» Document:
Re: how to test row level delete

Chen Song Thu, 08 Apr 2021 16:54:03 -0700

Thanks for the clarification.

On Tue, Apr 6, 2021 at 10:25 PM OpenInx <open...@gmail.com> wrote:


> Hi Chen Song
>
> If want to test the format v2 under your env,  you could follow this
> comment https://github.com/apache/iceberg/pull/2410#issuecomment-812463051
> to upgrade your iceberg table to format v2.
>
> The TableProperties.FORMAT_VERSION was introduced in a separate PoC PR ,
> so we could not find this static variable in the current apache iceberg
> master branch.
>
> On Wed, Apr 7, 2021 at 3:28 AM Chen Song <chen.song...@gmail.com> wrote:
>
>> Hey I want to quickly follow up on this thread.
>>
>> I cannot seem to find any pull request to expose V2 format version on
>> table creation, specifically for the line below referenced in your
>> previous email.
>>
>> TableProperties.FORMAT_VERSION
>>
>> Can you suggest? I want to create a V2 table to test some row level
>> upserts/deletes.
>>
>> Chen
>>
>> On Sun, Dec 27, 2020 at 9:33 PM OpenInx <open...@gmail.com> wrote:
>>
>>> > you can apply this patch in your own repository
>>>
>>> The patch is : https://github.com/apache/iceberg/pull/1978
>>>
>>> On Mon, Dec 28, 2020 at 10:32 AM OpenInx <open...@gmail.com> wrote:
>>>
>>>> Hi liubo07199
>>>>
>>>> Thanks for testing the iceberg row-level delete,  I skimmed the code,
>>>> it seems you were trying the equality-delete feature.  For iceberg users, I
>>>> think we don't have to write those iceberg internal codes to get this work,
>>>> this isn't friendly for users.  Instead,  we usually use the
>>>> equality-delete ( CDC events ingestion or flink aggregation upsert
>>>> streams)  feature based on the compute-engine work. Currently,  we've
>>>> supported the flink cdc-events integration (Flink Datastream integration
>>>> has been merged [1] while the Flink SQL integration depends on the time
>>>> when we are ready to expose iceberg format v2 [2])
>>>>
>>>> About what's the time to expose format v2 to users, you may want to
>>>> read this mail [3].

» Information provided:
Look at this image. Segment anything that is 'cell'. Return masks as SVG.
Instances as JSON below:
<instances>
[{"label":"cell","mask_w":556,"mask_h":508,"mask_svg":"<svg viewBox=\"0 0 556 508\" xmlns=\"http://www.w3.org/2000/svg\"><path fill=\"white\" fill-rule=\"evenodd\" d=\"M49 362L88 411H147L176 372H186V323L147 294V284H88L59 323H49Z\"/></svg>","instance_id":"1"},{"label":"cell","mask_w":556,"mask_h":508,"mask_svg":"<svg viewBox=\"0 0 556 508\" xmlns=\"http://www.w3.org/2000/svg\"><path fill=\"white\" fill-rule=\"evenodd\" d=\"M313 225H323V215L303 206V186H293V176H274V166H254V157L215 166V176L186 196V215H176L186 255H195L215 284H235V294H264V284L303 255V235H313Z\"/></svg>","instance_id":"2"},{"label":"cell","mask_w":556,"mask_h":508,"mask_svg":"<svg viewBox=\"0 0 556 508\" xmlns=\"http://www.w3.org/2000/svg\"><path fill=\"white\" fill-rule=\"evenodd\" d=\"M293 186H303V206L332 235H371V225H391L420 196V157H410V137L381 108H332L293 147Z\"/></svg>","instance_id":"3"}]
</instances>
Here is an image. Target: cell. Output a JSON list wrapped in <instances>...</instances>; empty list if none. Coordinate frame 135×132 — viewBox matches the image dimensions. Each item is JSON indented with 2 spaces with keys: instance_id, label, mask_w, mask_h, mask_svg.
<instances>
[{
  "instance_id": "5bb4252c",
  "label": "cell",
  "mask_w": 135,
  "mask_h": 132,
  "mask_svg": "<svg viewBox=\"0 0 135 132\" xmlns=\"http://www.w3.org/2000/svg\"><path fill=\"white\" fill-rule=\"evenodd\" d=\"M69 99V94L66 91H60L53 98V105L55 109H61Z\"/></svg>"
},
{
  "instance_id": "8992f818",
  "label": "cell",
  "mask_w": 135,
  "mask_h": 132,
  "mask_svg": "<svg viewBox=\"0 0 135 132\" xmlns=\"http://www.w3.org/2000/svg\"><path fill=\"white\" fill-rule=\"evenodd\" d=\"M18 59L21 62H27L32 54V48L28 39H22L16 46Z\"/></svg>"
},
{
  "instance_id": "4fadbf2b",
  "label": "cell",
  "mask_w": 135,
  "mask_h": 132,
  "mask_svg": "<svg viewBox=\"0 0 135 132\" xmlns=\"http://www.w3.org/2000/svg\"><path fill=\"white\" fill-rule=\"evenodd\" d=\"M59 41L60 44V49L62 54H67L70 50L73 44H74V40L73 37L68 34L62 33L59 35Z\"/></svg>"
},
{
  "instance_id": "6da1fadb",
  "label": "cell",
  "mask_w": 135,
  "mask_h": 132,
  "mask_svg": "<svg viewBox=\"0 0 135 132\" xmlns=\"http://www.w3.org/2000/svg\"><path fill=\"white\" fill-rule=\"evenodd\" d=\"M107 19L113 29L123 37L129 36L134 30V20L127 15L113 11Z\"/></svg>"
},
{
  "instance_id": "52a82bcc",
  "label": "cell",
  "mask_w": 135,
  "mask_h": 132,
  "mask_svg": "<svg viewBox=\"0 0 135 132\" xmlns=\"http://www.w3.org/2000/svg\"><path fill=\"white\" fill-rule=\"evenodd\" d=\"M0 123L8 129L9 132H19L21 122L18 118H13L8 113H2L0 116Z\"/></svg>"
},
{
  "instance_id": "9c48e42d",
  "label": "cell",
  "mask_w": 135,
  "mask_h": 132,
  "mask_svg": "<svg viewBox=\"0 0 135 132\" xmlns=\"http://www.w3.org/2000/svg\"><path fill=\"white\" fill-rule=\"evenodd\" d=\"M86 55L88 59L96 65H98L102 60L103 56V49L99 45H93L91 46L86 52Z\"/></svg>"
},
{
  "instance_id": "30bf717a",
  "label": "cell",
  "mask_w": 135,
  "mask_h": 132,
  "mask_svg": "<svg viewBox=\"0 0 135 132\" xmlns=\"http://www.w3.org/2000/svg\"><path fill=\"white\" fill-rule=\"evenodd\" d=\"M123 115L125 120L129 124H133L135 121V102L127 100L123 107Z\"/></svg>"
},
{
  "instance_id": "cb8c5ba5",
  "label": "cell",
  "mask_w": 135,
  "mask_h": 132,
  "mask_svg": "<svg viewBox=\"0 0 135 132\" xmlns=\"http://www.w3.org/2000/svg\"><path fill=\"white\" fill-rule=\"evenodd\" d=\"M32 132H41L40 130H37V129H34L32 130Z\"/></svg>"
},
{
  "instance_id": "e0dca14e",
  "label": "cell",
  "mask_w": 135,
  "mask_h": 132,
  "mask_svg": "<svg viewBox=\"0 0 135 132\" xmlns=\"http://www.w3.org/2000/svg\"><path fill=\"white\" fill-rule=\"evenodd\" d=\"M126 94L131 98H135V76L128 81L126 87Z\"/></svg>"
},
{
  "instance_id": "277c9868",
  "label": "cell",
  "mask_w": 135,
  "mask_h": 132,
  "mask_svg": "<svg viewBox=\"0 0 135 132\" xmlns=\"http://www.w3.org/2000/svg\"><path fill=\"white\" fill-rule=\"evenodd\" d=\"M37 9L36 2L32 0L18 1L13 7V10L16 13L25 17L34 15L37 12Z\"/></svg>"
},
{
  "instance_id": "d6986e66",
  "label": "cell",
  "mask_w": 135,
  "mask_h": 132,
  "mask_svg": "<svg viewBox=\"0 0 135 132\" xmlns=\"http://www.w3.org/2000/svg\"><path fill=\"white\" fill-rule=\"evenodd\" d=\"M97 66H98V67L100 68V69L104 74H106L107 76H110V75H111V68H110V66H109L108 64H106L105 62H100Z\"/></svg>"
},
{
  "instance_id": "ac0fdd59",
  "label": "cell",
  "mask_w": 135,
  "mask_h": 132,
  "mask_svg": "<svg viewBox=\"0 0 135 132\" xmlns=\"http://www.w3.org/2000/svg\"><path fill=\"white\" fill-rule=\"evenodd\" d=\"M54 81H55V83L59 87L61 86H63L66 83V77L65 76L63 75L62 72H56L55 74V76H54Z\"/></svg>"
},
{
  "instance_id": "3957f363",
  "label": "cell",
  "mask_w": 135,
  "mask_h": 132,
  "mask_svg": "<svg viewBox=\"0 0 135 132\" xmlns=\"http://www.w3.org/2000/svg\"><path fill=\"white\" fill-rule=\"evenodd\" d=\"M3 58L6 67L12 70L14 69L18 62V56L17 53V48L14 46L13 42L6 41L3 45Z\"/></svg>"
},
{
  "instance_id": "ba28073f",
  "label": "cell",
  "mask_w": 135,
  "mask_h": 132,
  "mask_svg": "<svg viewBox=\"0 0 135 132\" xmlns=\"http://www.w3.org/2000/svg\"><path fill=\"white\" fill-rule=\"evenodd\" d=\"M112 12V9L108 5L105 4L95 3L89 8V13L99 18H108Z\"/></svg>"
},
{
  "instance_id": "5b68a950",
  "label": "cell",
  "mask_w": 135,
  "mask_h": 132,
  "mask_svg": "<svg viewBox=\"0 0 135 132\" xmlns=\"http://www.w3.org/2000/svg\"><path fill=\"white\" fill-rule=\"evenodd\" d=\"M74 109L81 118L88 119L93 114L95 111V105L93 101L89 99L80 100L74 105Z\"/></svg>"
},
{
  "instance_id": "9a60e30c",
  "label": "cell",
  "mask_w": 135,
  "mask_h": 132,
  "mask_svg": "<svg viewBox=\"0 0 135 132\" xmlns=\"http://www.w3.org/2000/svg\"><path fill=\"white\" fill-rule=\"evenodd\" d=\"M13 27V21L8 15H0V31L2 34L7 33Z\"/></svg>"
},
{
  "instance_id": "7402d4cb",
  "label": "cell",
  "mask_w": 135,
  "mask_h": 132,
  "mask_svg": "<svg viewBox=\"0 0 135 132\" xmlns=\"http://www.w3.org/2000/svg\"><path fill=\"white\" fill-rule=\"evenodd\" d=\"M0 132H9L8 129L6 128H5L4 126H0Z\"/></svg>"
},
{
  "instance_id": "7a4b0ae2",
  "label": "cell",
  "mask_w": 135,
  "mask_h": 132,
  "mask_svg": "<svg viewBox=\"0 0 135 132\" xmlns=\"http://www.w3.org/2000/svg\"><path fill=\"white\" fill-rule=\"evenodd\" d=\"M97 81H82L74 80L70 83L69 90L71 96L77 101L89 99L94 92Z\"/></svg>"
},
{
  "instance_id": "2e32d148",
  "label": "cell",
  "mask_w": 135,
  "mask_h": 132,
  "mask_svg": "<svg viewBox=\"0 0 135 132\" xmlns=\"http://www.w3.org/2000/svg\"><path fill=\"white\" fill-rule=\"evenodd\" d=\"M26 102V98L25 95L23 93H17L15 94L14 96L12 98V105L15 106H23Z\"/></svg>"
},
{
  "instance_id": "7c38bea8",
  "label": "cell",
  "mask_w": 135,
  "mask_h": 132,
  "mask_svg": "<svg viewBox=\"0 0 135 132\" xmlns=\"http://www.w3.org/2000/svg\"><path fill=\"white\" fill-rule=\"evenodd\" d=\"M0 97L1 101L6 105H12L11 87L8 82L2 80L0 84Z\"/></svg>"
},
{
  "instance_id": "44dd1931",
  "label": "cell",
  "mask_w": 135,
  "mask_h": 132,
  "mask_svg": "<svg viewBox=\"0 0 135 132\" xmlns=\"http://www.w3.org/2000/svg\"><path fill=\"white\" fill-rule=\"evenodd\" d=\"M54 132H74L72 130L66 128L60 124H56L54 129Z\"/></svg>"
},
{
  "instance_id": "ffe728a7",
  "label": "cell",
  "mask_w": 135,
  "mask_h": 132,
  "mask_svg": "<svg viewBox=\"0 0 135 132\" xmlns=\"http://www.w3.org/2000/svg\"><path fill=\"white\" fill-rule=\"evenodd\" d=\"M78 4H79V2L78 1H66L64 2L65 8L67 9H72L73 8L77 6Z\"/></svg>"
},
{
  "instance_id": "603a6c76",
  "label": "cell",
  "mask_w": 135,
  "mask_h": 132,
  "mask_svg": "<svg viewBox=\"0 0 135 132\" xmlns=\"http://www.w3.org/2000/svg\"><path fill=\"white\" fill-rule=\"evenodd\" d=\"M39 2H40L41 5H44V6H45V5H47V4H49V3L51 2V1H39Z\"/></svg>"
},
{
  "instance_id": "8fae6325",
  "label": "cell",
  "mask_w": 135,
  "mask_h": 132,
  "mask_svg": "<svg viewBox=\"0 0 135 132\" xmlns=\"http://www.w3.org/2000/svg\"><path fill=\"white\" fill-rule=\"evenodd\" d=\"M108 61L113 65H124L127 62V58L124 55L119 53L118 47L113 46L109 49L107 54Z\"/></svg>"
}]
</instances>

» Short exercise 1:
According to the row-level delete thread, why is TableProperties.FORMAT_VERSION missing from the current Apache Iceberg master branch?
» Short exercise 2:
Go on with the row-level delete thread, starting right after its last sentence.

» Task response 1:
It was introduced in a separate PoC PR.

» Task response 2:
>>>>
>>>> If you just want to have a basic test for writing cdc by flink,  you
>>>> can apply this patch in your own repository,  and then create an iceberg
>>>> table with an extra option like the following:
>>>>
>>>> public static Table createTable(String path, Map<String, String> 
>>>> properties, boolean partitioned) {
>>>>   PartitionSpec spec;
>>>>   if (partitioned) {
>>>>     spec = PartitionSpec.builderFor(SCHEMA).identity("data").build();
>>>>   } else {
>>>>     spec = PartitionSpec.unpartitioned();
>>>>   }
>>>>   properties.put(TableProperties.FORMAT_VERSION, "2");
>>>>   return new HadoopTables().create(SCHEMA, spec, properties, path);
>>>> }
>>>>
>>>> Then use the flink data stream api or flink sql to write the cdc events
>>>> into an apache iceberg table.  For data stream job to sinking cdc events I
>>>> suggest to use the similar way here [4].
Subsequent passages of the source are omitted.